## [SET TASKS]
1) Using the appellate opinion, explain in one to three sentences why the defendant argues that the court erred in allowing the childhood photographs of Molly and Sandra.
2) Answer these questions from the appellate opinion, one per line:
(a) When did the defendant's trial take place?
(b) Which count did the court dismiss at the close of the State's case?
(c) How old was Molly at the time of trial?
3) Write the next part of the appellate opinion, picking up right after its final sentence.

## [TEXT PASSAGE]
####

In a thirty-one count indictment, defendant Bigval Volcy was charged with fifteen counts of first-degree aggravated sexual assault, N.J.S.A. 2C:14-2(a)(1) (counts one, three, five, seven, nine, eleven, thirteen, fifteen, seventeen, nineteen, twenty-one, twenty-four, twenty-six, twenty-eight, and thirty); five counts of second-degree sexual assault, N.J.S.A. 2C:14-2(b) (counts fourteen, eighteen, twenty-two, twenty-seven, and thirty-one); ten counts of second-degree endangering the welfare of a minor, N.J.S.A. 2C:24-4(a) (counts two, four, six, eight, ten, twelve, sixteen, twenty, twenty-five, and twenty-nine); and one count of making terroristic threats, N.J.S.A. 2C:12-3 (count twenty-three). The charges alleged that defendant sexually abused his two cousins, Molly and Sandra,1 over a seven-year period from November 1995 through June 2002.

Defendant's trial took place in July 2009. At the close of the State's case, the court dismissed count twenty-three (making terroristic threats). The jury acquitted defendant of counts one through eighteen, but convicted him of counts nineteen through twenty-two and twenty-four through thirty-one.

On January 21, 2010, the court sentenced defendant to concurrent fifteen-year terms of imprisonment, with an eighty-five percent period of parole ineligibility under the No Early Release Act, N.J.S.A. 2C:43-7.2, for six counts of first-degree aggravated sexual assault. The court imposed concurrent seven-year terms of imprisonment for three counts of second-degree sexual assault and three counts of second-degree endangering the welfare of a minor. The court also ordered defendant to register as a sex offender, N.J.S.A. 2C:7-2, and sentenced defendant to parole supervision for life, N.J.S.A. 2C:43-6.4.

Defendant presents the following arguments on appeal:

POINT I THE [CHILD SEXUAL ABUSE ACCOMODATION] EXPERT'S TESTIMONY EXCEEDED THE BOUNDS ESTABLISHED BY THE SUPREME COURT IN STATE v. W.B., [205 N.J. 588 (2011)] (Not raised below). POINT II THE COURT ERRED IN PERMITTING THE PROSECUTOR TO INTRODUCE CHILDHOOD PHOTOGRAPHS OF [MOLLY] AND [SANDRA] THAT WERE NOT PROBATIVE OF ANY FACT IN ISSUE. POINT III THE COURT'S REFUSAL TO AMELIORATE THE PREJUDICE ENGENDERED BY THE PROSECUTOR'S MISLEADING REMARKS ABOUT DEFENDANT'S PASSPORT TAINTED THE TRIAL.

After reviewing these arguments in light of the record and the applicable law, we affirm.

Molly and Sandra lived in East Orange with their father, aunt, uncle, several cousins, and defendant. At the time of trial, Molly was twenty years old. She testified that defendant began abusing her when she was eight years old. According to Molly, the abuse happened "a lot," and continued until she was twelve. However, the girls' father testified that he sent Molly to Haiti to live with her grandmother for "about a year or so" when she was eleven or twelve.

####

(Stored items)
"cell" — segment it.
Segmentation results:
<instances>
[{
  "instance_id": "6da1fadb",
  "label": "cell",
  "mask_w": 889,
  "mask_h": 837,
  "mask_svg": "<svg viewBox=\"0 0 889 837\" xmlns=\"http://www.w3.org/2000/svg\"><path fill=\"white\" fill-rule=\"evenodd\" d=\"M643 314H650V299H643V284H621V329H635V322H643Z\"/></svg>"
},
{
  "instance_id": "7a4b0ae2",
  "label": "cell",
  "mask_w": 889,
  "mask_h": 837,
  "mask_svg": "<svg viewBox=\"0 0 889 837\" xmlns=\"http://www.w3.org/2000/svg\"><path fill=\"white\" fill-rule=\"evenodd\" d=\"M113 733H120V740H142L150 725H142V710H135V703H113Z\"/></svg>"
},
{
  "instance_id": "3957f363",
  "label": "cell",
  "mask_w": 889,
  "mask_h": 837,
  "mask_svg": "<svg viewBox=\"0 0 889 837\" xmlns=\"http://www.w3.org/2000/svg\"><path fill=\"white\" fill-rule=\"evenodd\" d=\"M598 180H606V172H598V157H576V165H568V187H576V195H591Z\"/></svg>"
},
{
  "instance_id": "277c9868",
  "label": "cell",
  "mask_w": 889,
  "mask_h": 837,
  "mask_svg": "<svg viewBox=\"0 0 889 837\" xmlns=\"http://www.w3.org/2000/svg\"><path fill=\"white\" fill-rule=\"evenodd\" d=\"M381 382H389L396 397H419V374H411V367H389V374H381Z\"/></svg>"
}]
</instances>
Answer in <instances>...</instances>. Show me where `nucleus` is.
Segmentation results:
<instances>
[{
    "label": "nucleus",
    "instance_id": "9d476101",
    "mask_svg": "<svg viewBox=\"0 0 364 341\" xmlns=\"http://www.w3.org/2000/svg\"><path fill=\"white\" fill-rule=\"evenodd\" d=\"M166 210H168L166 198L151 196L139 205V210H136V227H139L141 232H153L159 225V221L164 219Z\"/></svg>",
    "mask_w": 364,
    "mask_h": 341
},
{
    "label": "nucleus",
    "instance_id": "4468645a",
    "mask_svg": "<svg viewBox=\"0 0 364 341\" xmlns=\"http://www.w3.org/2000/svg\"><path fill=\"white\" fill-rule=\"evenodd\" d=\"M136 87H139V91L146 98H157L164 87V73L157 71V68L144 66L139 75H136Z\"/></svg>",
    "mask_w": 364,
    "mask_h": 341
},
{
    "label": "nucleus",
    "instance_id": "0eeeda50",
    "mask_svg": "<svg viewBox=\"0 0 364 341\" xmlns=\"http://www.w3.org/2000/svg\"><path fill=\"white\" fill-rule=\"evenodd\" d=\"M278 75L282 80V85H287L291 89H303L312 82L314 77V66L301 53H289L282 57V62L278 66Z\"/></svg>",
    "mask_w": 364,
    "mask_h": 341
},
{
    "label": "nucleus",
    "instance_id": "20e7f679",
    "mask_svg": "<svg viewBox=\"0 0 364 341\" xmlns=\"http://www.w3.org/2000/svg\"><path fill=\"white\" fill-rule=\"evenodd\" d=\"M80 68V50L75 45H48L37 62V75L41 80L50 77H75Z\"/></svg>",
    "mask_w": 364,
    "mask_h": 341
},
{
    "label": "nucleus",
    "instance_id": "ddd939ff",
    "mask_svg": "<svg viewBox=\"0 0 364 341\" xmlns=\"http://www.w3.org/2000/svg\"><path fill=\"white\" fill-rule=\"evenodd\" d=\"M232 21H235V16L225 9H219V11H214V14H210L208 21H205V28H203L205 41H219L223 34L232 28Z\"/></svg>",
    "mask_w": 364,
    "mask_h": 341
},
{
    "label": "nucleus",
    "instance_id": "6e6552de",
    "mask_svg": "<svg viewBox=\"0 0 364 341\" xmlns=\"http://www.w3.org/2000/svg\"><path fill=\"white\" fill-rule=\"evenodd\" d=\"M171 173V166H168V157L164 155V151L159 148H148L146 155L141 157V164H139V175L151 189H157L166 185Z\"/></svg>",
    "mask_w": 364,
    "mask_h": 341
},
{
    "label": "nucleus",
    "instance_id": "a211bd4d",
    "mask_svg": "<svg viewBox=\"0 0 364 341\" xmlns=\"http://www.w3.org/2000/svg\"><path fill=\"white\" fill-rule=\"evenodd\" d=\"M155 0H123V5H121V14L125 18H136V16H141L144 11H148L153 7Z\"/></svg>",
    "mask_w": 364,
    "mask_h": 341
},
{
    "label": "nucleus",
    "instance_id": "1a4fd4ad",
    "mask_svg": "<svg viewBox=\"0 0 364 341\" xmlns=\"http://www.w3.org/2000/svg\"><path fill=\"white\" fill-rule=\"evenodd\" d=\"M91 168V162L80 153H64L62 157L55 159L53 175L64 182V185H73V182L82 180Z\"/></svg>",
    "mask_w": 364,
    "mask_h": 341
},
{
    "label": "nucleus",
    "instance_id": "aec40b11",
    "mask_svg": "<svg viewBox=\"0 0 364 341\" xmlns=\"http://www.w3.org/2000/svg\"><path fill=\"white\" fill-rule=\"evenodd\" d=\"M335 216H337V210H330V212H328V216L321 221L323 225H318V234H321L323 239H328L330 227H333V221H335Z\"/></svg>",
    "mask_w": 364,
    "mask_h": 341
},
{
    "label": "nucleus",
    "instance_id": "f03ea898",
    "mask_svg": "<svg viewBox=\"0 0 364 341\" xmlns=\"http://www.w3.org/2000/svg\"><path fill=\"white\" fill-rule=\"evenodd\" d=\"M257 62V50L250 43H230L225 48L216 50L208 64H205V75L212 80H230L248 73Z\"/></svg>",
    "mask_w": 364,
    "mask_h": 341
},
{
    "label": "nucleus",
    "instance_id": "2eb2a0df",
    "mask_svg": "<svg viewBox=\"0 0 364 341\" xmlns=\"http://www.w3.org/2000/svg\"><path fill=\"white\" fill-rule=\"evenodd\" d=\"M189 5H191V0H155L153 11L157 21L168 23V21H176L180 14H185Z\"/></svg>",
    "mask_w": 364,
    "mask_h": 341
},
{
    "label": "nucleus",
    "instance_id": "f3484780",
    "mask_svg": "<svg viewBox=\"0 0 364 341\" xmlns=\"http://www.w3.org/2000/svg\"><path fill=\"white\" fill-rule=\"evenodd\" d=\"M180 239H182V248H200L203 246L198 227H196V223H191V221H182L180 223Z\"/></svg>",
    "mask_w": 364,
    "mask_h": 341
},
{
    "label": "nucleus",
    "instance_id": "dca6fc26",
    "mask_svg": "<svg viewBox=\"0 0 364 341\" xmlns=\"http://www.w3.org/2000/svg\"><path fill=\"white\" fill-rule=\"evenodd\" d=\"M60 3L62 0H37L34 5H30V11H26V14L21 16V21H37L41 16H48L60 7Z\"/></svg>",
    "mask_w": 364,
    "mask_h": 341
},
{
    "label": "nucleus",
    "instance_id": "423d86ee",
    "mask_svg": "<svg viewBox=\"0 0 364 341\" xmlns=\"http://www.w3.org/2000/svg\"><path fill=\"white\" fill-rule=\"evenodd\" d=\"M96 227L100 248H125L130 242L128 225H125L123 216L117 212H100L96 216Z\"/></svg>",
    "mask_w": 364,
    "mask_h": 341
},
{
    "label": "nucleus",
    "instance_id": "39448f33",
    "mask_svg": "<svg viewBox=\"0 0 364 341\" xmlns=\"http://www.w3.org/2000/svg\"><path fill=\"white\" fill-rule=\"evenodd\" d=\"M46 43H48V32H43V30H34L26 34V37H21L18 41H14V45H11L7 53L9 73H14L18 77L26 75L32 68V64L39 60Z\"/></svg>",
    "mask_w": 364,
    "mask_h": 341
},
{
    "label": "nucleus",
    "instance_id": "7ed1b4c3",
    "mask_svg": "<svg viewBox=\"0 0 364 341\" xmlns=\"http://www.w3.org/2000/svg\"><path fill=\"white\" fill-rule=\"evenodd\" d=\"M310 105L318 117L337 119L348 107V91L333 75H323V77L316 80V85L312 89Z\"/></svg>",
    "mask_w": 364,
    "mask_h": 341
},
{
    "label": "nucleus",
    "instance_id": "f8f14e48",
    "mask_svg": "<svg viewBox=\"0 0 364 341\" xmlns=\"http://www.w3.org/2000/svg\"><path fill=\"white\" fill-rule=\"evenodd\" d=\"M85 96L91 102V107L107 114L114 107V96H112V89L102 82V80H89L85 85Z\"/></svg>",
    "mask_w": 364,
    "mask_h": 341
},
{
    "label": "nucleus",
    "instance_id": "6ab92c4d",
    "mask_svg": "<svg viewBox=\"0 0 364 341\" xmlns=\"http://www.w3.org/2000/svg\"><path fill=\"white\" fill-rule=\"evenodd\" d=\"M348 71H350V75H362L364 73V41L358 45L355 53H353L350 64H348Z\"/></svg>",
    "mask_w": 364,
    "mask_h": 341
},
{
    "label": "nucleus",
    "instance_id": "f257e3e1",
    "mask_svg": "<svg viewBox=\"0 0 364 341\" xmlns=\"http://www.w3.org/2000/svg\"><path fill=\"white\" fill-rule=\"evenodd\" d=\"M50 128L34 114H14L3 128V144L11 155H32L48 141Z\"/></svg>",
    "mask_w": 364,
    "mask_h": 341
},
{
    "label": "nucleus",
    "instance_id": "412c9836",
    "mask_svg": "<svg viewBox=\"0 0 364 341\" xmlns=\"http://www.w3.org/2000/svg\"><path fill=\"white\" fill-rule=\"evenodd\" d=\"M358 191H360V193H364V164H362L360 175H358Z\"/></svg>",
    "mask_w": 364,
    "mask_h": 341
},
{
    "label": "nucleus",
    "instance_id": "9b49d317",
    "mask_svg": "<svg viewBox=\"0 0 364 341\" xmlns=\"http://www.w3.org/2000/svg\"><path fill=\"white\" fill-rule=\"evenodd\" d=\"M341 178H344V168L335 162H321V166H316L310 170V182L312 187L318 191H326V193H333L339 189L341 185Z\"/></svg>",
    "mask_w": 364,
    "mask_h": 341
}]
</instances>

####

## [ANSWERS PER TASK]
1) The defendant argues that the court erred in permitting the prosecutor to introduce childhood photographs of Molly and Sandra because the photographs were not probative of any fact in issue.

2)
(a) July 2009.
(b) Count twenty-three, making terroristic threats.
(c) Twenty years old.

3)
Sandra was twenty-two years old when she testified. She said defendant began abusing her when she was six years old. She further stated the abuse occurred from "once-a-week to almost every other day" until she was twelve years old. Neither Molly nor Sandra told anyone about the abuse they suffered while it was taking place. In March 2006, the girls eventually came forward and provided statements to the East Orange Police Department.

During the trial, Molly testified she did not tell anyone about the abuse, including her father, because she was afraid "that nobody was going to believe [her]," and "scared that the family was going to hate [her]." Sandra did not tell anyone because she was afraid that her father "would be mad at [her]."

The State also presented testimony from Christine Baker, Ph.D., who was qualified as an expert in the field of Child Sexual Abuse Accommodation Syndrome (CSAAS). According to Dr. Baker, CSAAS is a model for "improving [the] understanding of child victims." Dr. Baker testified that "almost fifty percent of victims delay reporting" the abuse they suffer. Dr. Baker never evaluated Molly or Sandra and was not familiar with the specific facts of the case. She testified, however, that CSAAS "does not refer to any particular child. It refers to how children in general react [when] they've been sexually abused."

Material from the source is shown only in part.